How to Love Your Heart

I’m a little late on bringing some heart health awareness during Heart Health Awareness month, but it’s never too late to give your heart some love!


February is (was) a month dedicated to heart health awareness. Maintaining good heart health is important when it comes to preventing chronic diseases, such as heart disease, diabetes, and obesity. Millions of Americans are suffering from high blood pressure which can lead to heart attacks, stroke, and/or heart disease so keeping blood pressure under control is a great start to preventing health problems down the road.

One easy way to start taking control of your blood pressure is through the foods that you eat. Every day, at every meal YOU have the chance to take control of your heart health.

Here are some easy, and helpful tips to keeping blood pressure low and preventing heart disease:

  • Eat less meat: Reducing your intake of meat helps to lower overall saturated fat intake. Saturated fat can lead to high cholesterol levels, as well as raise blood pressure. Take one or two days out of the week to go meatless, replacing it with other protein sources such as beans, tofu, tempeh, or meat-free alternatives (veggie burgers, plant-based meats, etc.)


  • Pick frozen over canned: During the winter months it’s a little more difficult to access fresh fruits and vegetables. Rather than grabbing canned vegetables or fruit head over to the frozen food section. Most frozen produce doesn’t have added salt or preservatives, but check the ingredients just to be safe.

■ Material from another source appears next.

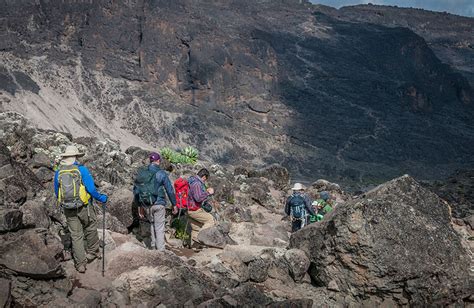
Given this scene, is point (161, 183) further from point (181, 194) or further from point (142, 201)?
point (181, 194)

  • Increase fiber: Many Americans aren’t reaching the recommended 25 grams per day of fiber, and fiber is beneficial in maintaining low levels of cholesterol which in turn lowers blood pressure and promotes heart health. The best way to increase fiber intake is switching from refined grains to whole grains. Instead of white bread, choose whole grain or multi-grain. Also, incorporating more whole fruits and vegetables can boost fiber intake tremendously so make sure you’re getting 5-9 servings of these each day.
  • Rethink your seasonings: Take another look at your spice rack and switch out salt for other seasonings. Using fresh or dried herbs, pepper, garlic, chili powder, etc. are all great ways to give your food flavor without adding sodium.


Use these four easy tips to take control of your heart health throughout the month of February, and then carry them through the rest of the year!